2. Materials and methods

2.1 Experimental setup

The experimental setup developed is shown in Fig. 1 . The system includes a continuous-wave laser source operating at 750 nm (B&Wtek Inc, Newark, DE, USA) with electronically adjustable output power of up to 250mW. The input light is guided through a beamsplitter arrangement into a high-speed rotational stage (Oriental motors Inc, Tokyo, Japan) that incorporates a rotational fiber coupler (Princetel Inc, Pennington, NJ, USA) and enables rotation of the imaging fiber within the vessel with a speed of up to 200 rounds per minute. The close up of pullback and rotational mechanism is shown in Fig. 2 . All the fibers utilized had a numerical aperture of 0.12 and a core/clad diameter of 100/140 μm.

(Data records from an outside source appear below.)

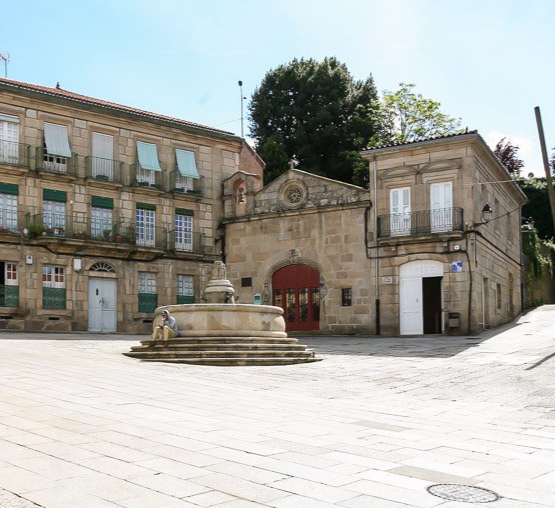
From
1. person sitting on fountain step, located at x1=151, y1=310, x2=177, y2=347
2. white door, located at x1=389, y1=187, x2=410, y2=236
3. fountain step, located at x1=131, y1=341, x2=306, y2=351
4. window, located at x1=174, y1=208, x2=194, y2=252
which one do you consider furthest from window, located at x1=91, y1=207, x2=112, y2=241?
fountain step, located at x1=131, y1=341, x2=306, y2=351

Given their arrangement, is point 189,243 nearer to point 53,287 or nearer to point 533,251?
point 53,287

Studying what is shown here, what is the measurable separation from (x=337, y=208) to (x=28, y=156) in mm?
12120

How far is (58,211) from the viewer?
91.9ft

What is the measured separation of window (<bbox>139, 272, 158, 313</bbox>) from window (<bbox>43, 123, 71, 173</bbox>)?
5.50 m

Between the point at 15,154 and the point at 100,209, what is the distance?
398 cm

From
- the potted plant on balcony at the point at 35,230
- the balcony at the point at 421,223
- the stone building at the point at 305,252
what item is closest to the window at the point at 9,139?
the potted plant on balcony at the point at 35,230

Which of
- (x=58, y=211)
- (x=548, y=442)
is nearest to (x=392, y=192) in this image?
(x=58, y=211)

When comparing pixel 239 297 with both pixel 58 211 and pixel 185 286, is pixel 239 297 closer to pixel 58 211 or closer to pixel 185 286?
pixel 185 286

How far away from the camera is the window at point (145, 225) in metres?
30.2

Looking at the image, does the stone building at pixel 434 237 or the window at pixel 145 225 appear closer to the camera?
the stone building at pixel 434 237

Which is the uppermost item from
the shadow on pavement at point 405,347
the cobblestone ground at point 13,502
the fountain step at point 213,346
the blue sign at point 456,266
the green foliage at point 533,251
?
the green foliage at point 533,251

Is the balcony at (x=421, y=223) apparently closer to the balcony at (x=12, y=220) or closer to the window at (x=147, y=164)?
the window at (x=147, y=164)

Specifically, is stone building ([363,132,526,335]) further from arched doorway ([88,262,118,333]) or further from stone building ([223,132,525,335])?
arched doorway ([88,262,118,333])

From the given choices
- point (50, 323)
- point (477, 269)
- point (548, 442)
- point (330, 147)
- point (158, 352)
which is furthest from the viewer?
point (330, 147)
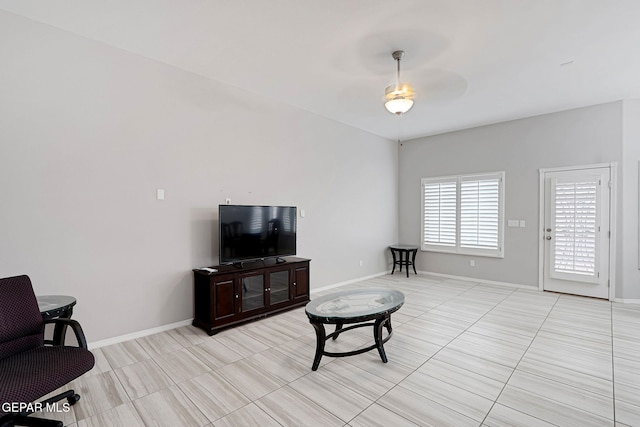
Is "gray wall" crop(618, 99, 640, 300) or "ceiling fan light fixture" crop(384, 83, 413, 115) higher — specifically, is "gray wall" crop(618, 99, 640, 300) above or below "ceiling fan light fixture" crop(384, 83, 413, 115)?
below

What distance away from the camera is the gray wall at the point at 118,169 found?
8.94 feet

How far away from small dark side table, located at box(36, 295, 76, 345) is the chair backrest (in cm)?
10

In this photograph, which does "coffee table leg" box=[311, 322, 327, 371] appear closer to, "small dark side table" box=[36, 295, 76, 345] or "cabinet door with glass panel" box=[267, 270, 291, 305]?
"cabinet door with glass panel" box=[267, 270, 291, 305]

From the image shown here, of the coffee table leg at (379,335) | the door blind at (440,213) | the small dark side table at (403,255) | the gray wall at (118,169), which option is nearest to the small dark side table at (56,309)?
the gray wall at (118,169)

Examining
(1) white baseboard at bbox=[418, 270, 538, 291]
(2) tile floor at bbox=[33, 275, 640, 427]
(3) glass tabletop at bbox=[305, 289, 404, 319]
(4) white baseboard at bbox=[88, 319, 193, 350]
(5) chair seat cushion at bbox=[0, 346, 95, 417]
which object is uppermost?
(3) glass tabletop at bbox=[305, 289, 404, 319]

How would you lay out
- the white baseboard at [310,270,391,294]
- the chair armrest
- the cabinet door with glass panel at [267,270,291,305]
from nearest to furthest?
the chair armrest, the cabinet door with glass panel at [267,270,291,305], the white baseboard at [310,270,391,294]

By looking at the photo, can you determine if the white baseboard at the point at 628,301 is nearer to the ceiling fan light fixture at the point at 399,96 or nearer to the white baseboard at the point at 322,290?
the white baseboard at the point at 322,290

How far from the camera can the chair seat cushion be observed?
62.3 inches

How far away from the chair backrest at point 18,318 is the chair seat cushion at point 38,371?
0.07 meters

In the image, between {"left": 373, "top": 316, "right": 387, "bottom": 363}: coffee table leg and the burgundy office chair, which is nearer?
the burgundy office chair

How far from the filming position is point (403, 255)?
23.2 ft

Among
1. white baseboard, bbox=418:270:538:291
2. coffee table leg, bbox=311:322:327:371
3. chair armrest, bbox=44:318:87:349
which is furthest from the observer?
white baseboard, bbox=418:270:538:291

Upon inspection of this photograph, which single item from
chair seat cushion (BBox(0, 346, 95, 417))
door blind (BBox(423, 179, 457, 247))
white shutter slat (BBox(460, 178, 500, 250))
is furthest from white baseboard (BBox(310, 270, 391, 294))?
chair seat cushion (BBox(0, 346, 95, 417))

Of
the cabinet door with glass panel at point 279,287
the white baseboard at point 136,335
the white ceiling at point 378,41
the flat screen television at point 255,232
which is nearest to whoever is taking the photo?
the white ceiling at point 378,41
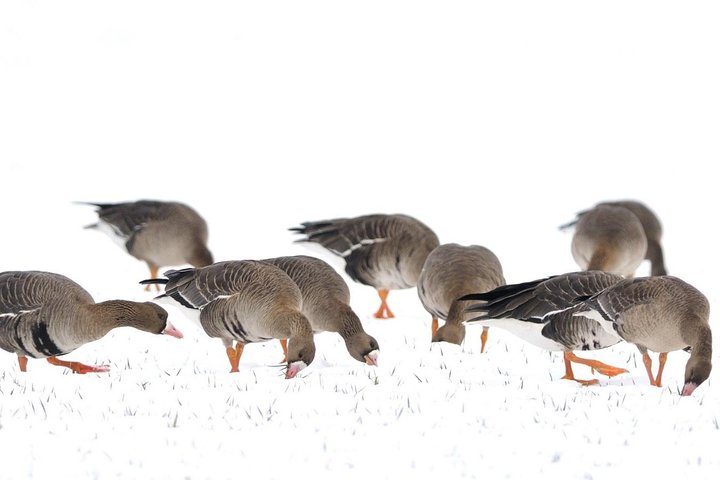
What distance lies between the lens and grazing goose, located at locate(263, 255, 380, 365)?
11328mm

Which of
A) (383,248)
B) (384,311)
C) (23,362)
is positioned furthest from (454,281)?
(23,362)

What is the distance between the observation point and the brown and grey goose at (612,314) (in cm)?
987

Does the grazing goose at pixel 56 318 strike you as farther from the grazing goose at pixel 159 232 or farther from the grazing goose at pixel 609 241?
the grazing goose at pixel 609 241

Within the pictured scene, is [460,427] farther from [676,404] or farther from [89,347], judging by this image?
[89,347]

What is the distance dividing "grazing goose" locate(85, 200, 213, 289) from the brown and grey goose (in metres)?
9.04

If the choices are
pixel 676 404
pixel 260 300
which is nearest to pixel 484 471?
pixel 676 404

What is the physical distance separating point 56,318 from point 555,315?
5.82 meters

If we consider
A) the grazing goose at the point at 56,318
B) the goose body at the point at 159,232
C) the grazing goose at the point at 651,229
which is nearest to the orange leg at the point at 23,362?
the grazing goose at the point at 56,318

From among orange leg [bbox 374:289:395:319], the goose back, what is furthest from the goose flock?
orange leg [bbox 374:289:395:319]

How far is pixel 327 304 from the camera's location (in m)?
12.0

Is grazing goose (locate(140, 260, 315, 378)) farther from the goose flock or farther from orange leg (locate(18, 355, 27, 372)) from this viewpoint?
orange leg (locate(18, 355, 27, 372))

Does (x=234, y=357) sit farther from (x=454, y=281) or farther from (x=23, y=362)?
(x=454, y=281)

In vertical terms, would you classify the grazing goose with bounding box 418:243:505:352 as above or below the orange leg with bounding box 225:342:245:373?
above

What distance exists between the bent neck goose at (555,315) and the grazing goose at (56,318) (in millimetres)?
4011
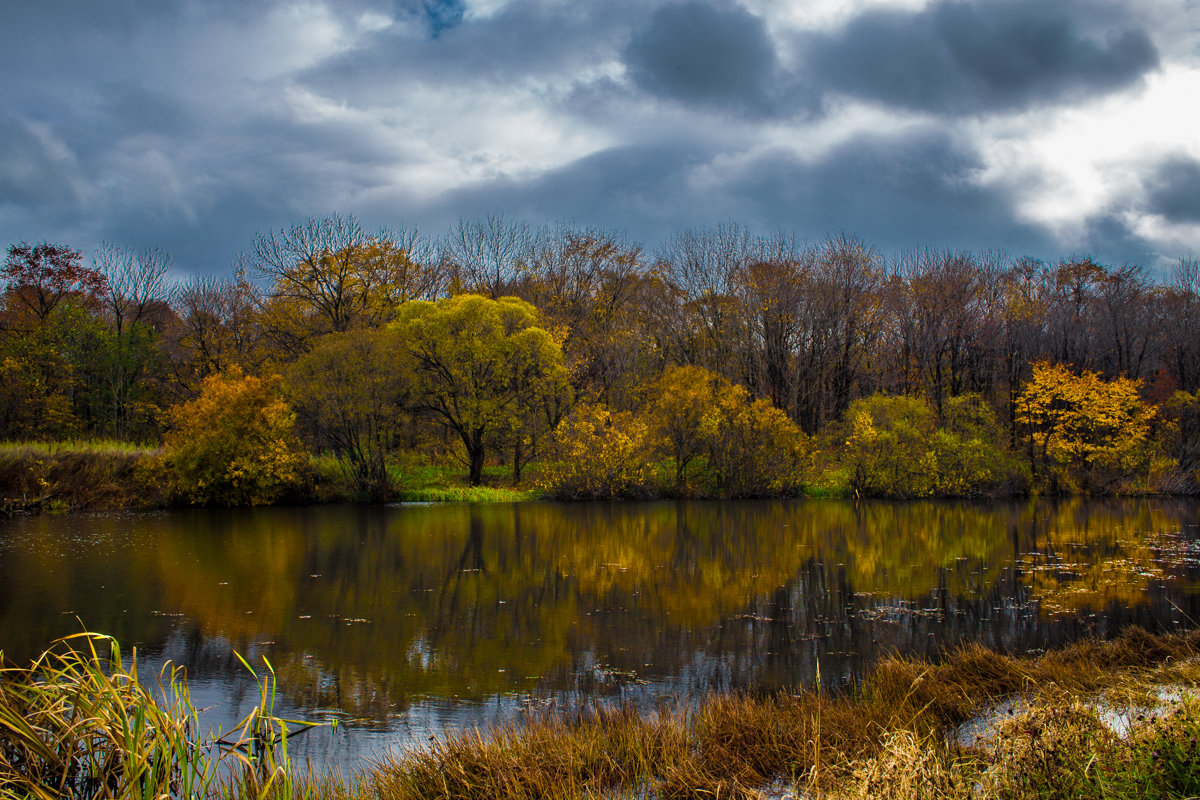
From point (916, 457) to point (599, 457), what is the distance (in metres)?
14.8

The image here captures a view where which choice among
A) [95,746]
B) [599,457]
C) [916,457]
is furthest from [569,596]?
[916,457]

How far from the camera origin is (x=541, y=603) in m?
11.9

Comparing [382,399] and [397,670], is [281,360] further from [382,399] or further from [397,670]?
[397,670]

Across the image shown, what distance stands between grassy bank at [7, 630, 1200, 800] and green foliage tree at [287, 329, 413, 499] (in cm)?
2584

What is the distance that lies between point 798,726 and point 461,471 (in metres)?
34.6

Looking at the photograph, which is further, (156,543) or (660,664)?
(156,543)

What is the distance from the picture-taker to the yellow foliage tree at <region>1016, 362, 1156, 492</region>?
35156 mm

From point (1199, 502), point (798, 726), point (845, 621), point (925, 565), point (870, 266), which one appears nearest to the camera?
point (798, 726)

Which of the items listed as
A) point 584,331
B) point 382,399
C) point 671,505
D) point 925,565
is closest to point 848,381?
point 584,331

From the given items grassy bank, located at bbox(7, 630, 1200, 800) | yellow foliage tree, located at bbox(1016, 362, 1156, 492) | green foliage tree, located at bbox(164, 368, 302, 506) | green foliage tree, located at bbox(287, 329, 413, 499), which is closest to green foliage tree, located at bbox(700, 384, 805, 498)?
yellow foliage tree, located at bbox(1016, 362, 1156, 492)

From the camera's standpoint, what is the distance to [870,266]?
46562mm

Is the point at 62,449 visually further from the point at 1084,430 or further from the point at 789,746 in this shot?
the point at 1084,430

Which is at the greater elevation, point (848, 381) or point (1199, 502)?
point (848, 381)

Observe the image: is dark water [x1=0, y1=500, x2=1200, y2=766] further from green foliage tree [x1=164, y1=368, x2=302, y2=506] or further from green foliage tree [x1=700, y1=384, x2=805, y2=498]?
green foliage tree [x1=700, y1=384, x2=805, y2=498]
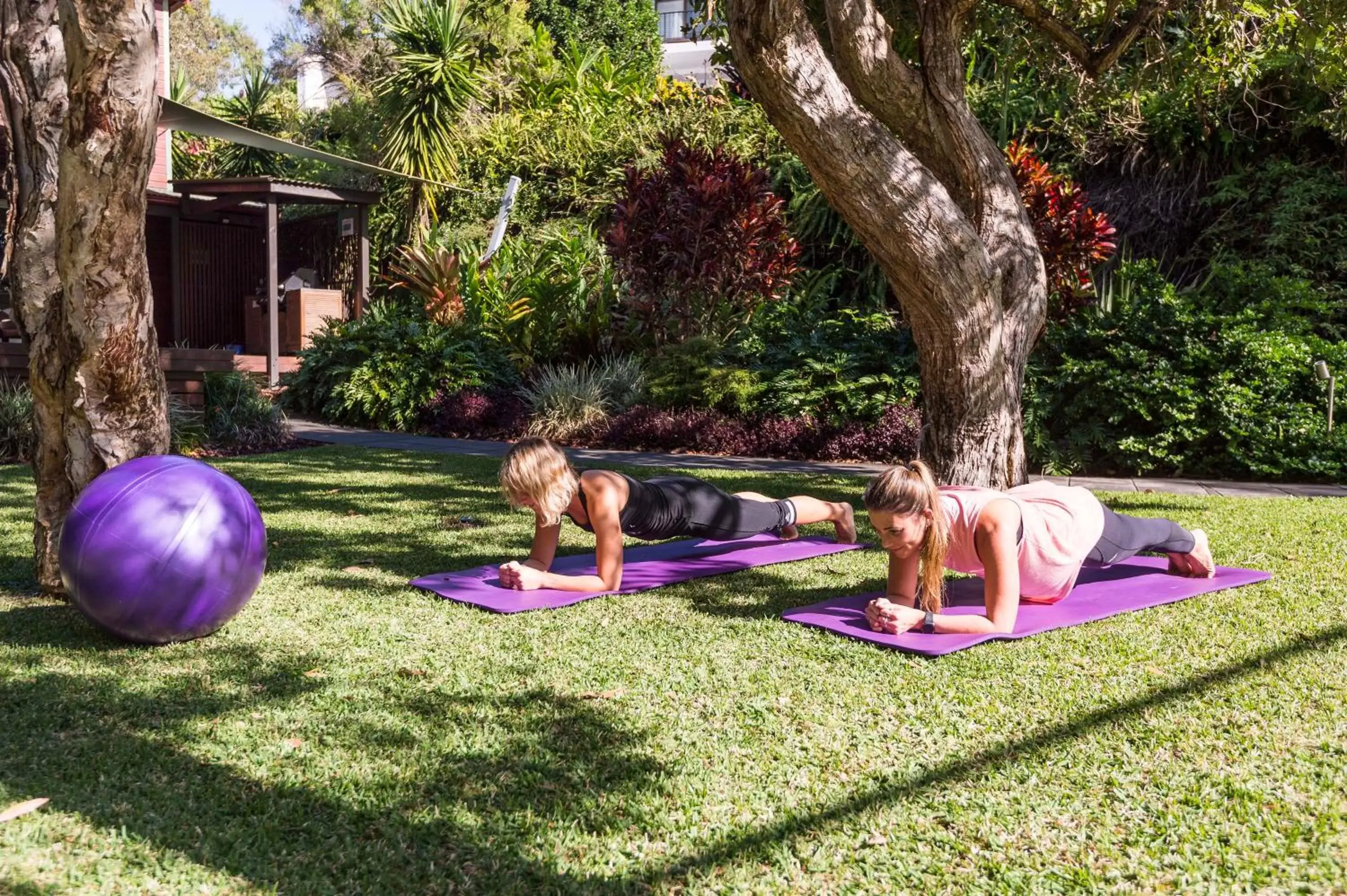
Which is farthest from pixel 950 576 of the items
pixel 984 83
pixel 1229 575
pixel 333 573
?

The experimental data shown herein were obtained using 25mW excitation light at the catheter tip.

 figure: Fig. 1

Fig. 1 NIR fluorescence imaging system catheter. Schematics of the experimental setup: laser light propagated through the optical cube into multimodal (MM) fiber, travels through rotational coupler and, finally, propagate into MM fiber that has angle-polished, mirror-coated front end. The delivered light excites fluorochromes in the ROI and collects corresponding emission signal, which propagates through the same MM fiber to the detection cube and measured by two PMTs. Signal is then digitized, stored and analyzed.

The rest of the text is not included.